[Records drawn from a data source]
──────────────────────────────
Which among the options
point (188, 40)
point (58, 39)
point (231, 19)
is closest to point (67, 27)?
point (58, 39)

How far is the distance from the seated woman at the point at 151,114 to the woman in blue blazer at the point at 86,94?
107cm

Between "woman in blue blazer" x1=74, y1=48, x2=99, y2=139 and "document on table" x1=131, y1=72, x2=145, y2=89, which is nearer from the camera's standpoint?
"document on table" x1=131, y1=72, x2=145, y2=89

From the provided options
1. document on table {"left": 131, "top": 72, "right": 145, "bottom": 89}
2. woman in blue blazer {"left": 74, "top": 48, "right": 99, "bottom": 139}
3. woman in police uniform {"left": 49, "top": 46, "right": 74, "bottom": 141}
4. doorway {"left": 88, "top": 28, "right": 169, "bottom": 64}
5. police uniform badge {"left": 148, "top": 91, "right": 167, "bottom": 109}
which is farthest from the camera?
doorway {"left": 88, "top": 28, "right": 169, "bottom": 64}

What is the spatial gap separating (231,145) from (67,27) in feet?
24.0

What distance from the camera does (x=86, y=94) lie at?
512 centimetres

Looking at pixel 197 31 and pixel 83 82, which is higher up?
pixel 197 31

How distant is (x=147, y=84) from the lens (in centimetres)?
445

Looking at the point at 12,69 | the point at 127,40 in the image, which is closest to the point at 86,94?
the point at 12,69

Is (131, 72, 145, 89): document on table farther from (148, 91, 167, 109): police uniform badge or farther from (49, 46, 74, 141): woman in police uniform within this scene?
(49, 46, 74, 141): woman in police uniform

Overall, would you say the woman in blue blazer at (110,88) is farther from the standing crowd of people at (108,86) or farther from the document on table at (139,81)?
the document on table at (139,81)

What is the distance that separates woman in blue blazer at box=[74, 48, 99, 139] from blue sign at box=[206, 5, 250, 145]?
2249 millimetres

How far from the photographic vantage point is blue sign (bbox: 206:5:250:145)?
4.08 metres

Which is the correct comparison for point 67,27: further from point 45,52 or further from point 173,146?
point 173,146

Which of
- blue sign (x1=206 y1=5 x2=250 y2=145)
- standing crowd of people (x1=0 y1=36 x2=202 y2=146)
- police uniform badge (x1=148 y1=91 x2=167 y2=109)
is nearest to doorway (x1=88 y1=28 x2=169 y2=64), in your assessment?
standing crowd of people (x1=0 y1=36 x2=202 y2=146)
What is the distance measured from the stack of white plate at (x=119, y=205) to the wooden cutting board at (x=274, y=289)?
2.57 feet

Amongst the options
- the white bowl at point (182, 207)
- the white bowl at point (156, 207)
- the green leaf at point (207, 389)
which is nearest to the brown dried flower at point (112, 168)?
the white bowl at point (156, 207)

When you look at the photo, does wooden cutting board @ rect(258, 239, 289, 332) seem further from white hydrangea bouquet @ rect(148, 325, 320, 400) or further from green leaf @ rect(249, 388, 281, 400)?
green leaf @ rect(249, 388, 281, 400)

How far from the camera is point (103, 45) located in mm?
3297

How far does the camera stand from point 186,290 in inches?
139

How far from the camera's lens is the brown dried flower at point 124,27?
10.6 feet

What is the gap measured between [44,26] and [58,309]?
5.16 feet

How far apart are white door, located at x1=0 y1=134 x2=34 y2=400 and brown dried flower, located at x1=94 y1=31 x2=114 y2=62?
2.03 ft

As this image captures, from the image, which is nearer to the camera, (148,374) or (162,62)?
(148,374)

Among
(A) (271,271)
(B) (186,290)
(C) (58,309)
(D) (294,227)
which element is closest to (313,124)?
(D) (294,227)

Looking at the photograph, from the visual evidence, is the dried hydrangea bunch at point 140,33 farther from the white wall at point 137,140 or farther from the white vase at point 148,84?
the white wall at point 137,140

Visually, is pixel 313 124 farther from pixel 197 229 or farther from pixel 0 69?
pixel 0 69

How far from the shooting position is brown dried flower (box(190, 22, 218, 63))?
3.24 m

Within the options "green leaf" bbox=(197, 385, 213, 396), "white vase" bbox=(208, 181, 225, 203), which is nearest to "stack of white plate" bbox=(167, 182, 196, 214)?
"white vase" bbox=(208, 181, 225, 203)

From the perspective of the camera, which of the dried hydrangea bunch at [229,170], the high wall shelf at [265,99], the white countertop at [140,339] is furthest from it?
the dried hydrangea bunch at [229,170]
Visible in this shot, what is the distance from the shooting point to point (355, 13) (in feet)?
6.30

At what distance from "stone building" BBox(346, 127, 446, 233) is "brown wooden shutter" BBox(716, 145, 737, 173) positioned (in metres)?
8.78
──────────────────────────────
> _Requirement_
State how many lines of the items above contain the string "standing". Give the number alone.

> _Reply to the exercise_
3